Upon the yacht they begin to play cards:
Cards! cards! The table was cleared. Villona returned quietly to his piano and played voluntaries for them. The other men played game after game, flinging themselves boldly into the adventure. They drank the health of the Queen of Hearts and of the Queen of Diamonds. Jimmy felt obscurely the lack of an audience: the wit was flashing. Play ran very high and paper began to pass. Jimmy did not know exactly who was winning but he knew that he was losing. But it was his own fault for he frequently mistook his cards and the other men had to calculate his I.O.U.‘s for him. They were devils of fellows but he wished they would stop: it was getting late. Someone gave the toast of the yacht The Belle of Newport and then someone proposed one great game for a finish.
From there, the arc of revelry and joy turns to profound realization:
The piano had stopped; Villona must have gone up on deck. It was a terrible game. They stopped just before the end of it to drink for luck. Jimmy understood that the game lay between Routh and Ségouin. What excitement! Jimmy was excited too; he would lose, of course. How much had he written away? The men rose to their feet to play the last tricks, talking and gesticulating. Routh won. The cabin shook with the young men’s cheering and the cards were bundled together. They began then to gather in what they had won. Farley and Jimmy were the heaviest losers.
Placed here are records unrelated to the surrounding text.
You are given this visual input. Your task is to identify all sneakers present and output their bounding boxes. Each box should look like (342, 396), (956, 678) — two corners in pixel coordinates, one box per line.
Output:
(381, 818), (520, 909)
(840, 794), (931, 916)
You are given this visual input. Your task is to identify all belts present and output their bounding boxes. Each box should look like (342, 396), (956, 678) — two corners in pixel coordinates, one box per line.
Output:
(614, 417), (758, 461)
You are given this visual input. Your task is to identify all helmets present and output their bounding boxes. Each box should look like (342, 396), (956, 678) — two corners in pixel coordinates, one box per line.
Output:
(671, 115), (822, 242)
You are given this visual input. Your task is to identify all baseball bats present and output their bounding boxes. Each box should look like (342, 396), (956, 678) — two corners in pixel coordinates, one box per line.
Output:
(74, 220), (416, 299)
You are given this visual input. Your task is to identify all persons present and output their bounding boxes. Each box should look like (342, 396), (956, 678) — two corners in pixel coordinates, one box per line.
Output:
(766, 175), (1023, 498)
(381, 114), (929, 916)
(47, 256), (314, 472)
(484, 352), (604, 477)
He knew that he would regret in the morning but at present he was glad of the rest, glad of the dark stupor that would cover up his folly. He leaned his elbows on the table and rested his head between his hands, counting the beats of his temples. The cabin door opened and he saw the Hungarian standing in a shaft of grey light:
“Daybreak, gentlemen!”
“They knew they would regret it in the morning.” There was no rest, no time to bear the wound. It struck and would not be relieved. He had crested a hill and the valley was twice as deep.
That theme of the crash after the party is a recurrent theme in everything from high art (like Joyce) to popular music, like the Rolling Stones in Coming Down Again:
Coming down again, coming down again
Where are all my friends?
Coming down again, coming down again
Coming down again, coming down again
Where are all my friends? Comin
Of course being a song, it has more effect heard than read: https://www.youtube.com/watch?v=UG7WIrHtLUQ
And so we must agree that revelry and “high life” have within them the potential for excess and disappointment.
But does the fact that excess and disappointment are possible mean that all such things are to be shunned. What of a marriage? It is certainly a matter of festivity. But the ceremony does not bear within it the inherent crash which was experienced by Jimmy of Keith Richards.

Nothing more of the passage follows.